* [Passage to read]
▶

For the synthetic benchmarks, I used 3DMark Firestrike and Firestrike Extreme, Unigine Engine Heaven and Final Fantasy XIV: A Real Reborn Character Creation Benchmark tool. Whereas for the game benchmarks, I used several games, a combination of not-so-demanding games to graphics extensive games like Crysis 3.
All benchmarking tools and games are configured to their highest possible settings at 1920×1080 display resolution. I didn’t have the chance to test it at a higher resolution or in multiple display settings since I was limited with the monitor I currently have.
Overclocking the Asus Radeon R9 270X DirectCU II TOP 2GB
I was able to overclock the Asus Radeon R9 270X further using the Asus GPU Tweak. I was able to reach a GPU clock speed of 1220 MHz and memory clock of 1545 MHz. Unfortunately, I didn’t notice any significant improvement in the card’s performance during my test, while it was overclock. The memory didn’t overclock well also, and pushing the clock higher would result in game crashes already. So I decided to settle with the stock speeds of the graphics card during the entire test and benchmarking.
Temperature and Fan Noise
The Asus Radeon R9 270X runs very quiet on idle and medium load. Even at full load it is still generally silent at 30% to 40% rotational speed. However, going beyond 50% rotational speed would make the fans become noisy, specially at max rotational speed (very noisy and not recommended).
On idle I get around 37° degrees Celsius, and on light to medium load the temperature is around 50°-ish degrees Celsius. While on full load, I get around 69° degrees Celsius, that’s still a very much acceptable temperature.
Benchmarks and Results
Below are the benchmarks results for the synthetic tests. I have compared the Asus Radeon R9 270X with the Asus GTX 770, GTX 760 and Radeon R9 280X.

◀

* [Written instruction a]
Return everything from "Temperature and Fan" down to "and not recommended)." in the graphics card review, copied word for word.

* [Items]
▶

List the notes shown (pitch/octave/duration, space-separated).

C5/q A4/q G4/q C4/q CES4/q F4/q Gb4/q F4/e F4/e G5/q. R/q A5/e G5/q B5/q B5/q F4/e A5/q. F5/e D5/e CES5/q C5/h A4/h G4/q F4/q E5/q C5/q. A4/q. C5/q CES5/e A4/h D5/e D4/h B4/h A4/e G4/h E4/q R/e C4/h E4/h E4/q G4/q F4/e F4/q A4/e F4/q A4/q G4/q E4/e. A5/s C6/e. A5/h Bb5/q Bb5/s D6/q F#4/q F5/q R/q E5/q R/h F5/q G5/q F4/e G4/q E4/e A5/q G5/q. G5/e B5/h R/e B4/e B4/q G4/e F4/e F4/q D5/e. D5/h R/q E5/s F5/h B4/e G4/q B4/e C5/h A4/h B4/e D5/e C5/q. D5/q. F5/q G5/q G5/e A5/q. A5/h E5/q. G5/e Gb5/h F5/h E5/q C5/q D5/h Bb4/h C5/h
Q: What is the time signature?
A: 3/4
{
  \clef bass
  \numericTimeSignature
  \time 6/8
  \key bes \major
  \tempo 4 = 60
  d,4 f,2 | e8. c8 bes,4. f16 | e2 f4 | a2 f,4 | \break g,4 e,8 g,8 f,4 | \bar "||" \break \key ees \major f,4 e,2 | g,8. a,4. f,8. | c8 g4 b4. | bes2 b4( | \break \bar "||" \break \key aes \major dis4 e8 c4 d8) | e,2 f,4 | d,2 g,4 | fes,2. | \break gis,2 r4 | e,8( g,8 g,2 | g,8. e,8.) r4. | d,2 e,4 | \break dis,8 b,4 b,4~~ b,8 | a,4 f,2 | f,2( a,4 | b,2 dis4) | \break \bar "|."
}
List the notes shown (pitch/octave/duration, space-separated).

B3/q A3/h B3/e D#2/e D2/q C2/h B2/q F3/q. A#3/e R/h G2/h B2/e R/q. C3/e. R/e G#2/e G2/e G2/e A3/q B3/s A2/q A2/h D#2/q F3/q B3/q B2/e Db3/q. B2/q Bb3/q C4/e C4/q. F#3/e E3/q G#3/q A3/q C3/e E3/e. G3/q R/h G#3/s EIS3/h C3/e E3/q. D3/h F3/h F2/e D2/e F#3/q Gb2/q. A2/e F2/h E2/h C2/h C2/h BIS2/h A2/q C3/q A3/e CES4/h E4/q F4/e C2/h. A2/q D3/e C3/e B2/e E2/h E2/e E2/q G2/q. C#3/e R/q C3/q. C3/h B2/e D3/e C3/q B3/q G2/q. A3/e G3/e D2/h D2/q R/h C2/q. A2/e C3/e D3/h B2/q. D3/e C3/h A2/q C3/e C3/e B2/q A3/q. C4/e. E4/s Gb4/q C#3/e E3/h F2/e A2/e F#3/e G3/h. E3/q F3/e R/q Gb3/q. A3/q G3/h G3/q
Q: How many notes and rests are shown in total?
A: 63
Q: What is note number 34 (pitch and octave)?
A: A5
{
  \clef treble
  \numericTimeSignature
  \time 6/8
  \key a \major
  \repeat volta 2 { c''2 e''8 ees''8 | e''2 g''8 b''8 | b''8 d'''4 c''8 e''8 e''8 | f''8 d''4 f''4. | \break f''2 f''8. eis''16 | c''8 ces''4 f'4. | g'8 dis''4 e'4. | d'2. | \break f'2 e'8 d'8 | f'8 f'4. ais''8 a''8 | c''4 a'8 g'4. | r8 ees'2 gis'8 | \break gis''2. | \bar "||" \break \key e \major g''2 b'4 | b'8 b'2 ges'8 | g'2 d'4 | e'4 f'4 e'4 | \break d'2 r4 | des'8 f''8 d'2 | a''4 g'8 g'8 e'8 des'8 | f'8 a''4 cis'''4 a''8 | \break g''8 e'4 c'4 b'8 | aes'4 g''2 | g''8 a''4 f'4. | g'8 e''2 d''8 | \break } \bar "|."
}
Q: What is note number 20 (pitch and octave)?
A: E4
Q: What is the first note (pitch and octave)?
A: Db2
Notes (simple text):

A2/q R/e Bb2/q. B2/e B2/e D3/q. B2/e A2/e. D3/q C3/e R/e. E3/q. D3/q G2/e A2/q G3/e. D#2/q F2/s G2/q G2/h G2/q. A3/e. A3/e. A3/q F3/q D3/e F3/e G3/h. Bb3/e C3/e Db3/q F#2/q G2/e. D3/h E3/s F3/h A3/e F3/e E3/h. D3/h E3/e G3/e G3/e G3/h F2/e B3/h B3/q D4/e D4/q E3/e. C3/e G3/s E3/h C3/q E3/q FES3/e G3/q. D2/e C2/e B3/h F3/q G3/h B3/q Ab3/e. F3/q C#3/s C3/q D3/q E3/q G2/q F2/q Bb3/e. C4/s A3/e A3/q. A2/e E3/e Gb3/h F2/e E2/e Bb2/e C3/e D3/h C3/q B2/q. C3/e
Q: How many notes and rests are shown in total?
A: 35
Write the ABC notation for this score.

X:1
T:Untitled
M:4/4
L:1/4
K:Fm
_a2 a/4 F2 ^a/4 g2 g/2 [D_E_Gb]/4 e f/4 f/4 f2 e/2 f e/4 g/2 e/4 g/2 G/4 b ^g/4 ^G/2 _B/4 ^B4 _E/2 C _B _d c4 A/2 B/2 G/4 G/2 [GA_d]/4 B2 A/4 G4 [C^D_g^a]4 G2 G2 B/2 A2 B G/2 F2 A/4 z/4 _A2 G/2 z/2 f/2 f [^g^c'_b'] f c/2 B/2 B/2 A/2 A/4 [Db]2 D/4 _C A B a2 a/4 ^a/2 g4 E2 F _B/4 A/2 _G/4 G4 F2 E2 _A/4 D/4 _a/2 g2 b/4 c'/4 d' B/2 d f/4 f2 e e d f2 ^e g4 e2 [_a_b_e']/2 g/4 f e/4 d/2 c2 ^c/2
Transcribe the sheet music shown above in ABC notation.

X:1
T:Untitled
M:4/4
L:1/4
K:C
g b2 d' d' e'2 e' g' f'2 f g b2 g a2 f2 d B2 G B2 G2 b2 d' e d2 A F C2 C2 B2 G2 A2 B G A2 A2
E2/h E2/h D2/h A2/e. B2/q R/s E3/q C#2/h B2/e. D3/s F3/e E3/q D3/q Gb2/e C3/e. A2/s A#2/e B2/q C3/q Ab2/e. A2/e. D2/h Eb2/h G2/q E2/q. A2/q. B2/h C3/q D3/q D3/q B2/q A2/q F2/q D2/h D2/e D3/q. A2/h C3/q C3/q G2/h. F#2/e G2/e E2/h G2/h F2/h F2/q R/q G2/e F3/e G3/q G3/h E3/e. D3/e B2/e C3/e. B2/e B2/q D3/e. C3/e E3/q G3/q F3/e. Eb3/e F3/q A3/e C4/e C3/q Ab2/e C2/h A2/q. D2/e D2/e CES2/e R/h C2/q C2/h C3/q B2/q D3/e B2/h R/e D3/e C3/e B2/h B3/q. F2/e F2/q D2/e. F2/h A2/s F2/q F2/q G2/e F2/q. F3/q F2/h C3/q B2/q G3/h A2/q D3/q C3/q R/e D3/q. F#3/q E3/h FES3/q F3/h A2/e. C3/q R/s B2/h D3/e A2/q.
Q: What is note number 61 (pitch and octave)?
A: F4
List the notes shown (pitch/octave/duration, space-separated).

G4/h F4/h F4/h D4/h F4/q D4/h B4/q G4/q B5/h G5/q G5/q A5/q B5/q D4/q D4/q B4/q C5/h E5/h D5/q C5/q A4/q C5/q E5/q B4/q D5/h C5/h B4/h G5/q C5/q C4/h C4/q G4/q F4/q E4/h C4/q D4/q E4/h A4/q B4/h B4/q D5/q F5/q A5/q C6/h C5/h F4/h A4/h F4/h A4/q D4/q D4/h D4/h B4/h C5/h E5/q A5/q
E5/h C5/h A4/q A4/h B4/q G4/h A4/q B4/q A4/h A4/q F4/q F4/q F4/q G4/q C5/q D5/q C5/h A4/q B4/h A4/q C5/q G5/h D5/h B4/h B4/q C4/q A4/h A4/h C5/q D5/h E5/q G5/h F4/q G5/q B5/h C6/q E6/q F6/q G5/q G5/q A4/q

◀

* [Written instruction b]
Retype everything in the listing from the line containing "A2/q R/e Bb2/q." down to the line containing "Transcribe the sheet", both included, with nothing changed.

* [Exercise response a]
Temperature and Fan Noise
The Asus Radeon R9 270X runs very quiet on idle and medium load. Even at full load it is still generally silent at 30% to 40% rotational speed. However, going beyond 50% rotational speed would make the fans become noisy, specially at max rotational speed (very noisy and not recommended).

* [Exercise response b]
A2/q R/e Bb2/q. B2/e B2/e D3/q. B2/e A2/e. D3/q C3/e R/e. E3/q. D3/q G2/e A2/q G3/e. D#2/q F2/s G2/q G2/h G2/q. A3/e. A3/e. A3/q F3/q D3/e F3/e G3/h. Bb3/e C3/e Db3/q F#2/q G2/e. D3/h E3/s F3/h A3/e F3/e E3/h. D3/h E3/e G3/e G3/e G3/h F2/e B3/h B3/q D4/e D4/q E3/e. C3/e G3/s E3/h C3/q E3/q FES3/e G3/q. D2/e C2/e B3/h F3/q G3/h B3/q Ab3/e. F3/q C#3/s C3/q D3/q E3/q G2/q F2/q Bb3/e. C4/s A3/e A3/q. A2/e E3/e Gb3/h F2/e E2/e Bb2/e C3/e D3/h C3/q B2/q. C3/e
Q: How many notes and rests are shown in total?
A: 35
Write the ABC notation for this score.

X:1
T:Untitled
M:4/4
L:1/4
K:Fm
_a2 a/4 F2 ^a/4 g2 g/2 [D_E_Gb]/4 e f/4 f/4 f2 e/2 f e/4 g/2 e/4 g/2 G/4 b ^g/4 ^G/2 _B/4 ^B4 _E/2 C _B _d c4 A/2 B/2 G/4 G/2 [GA_d]/4 B2 A/4 G4 [C^D_g^a]4 G2 G2 B/2 A2 B G/2 F2 A/4 z/4 _A2 G/2 z/2 f/2 f [^g^c'_b'] f c/2 B/2 B/2 A/2 A/4 [Db]2 D/4 _C A B a2 a/4 ^a/2 g4 E2 F _B/4 A/2 _G/4 G4 F2 E2 _A/4 D/4 _a/2 g2 b/4 c'/4 d' B/2 d f/4 f2 e e d f2 ^e g4 e2 [_a_b_e']/2 g/4 f e/4 d/2 c2 ^c/2
Transcribe the sheet music shown above in ABC notation.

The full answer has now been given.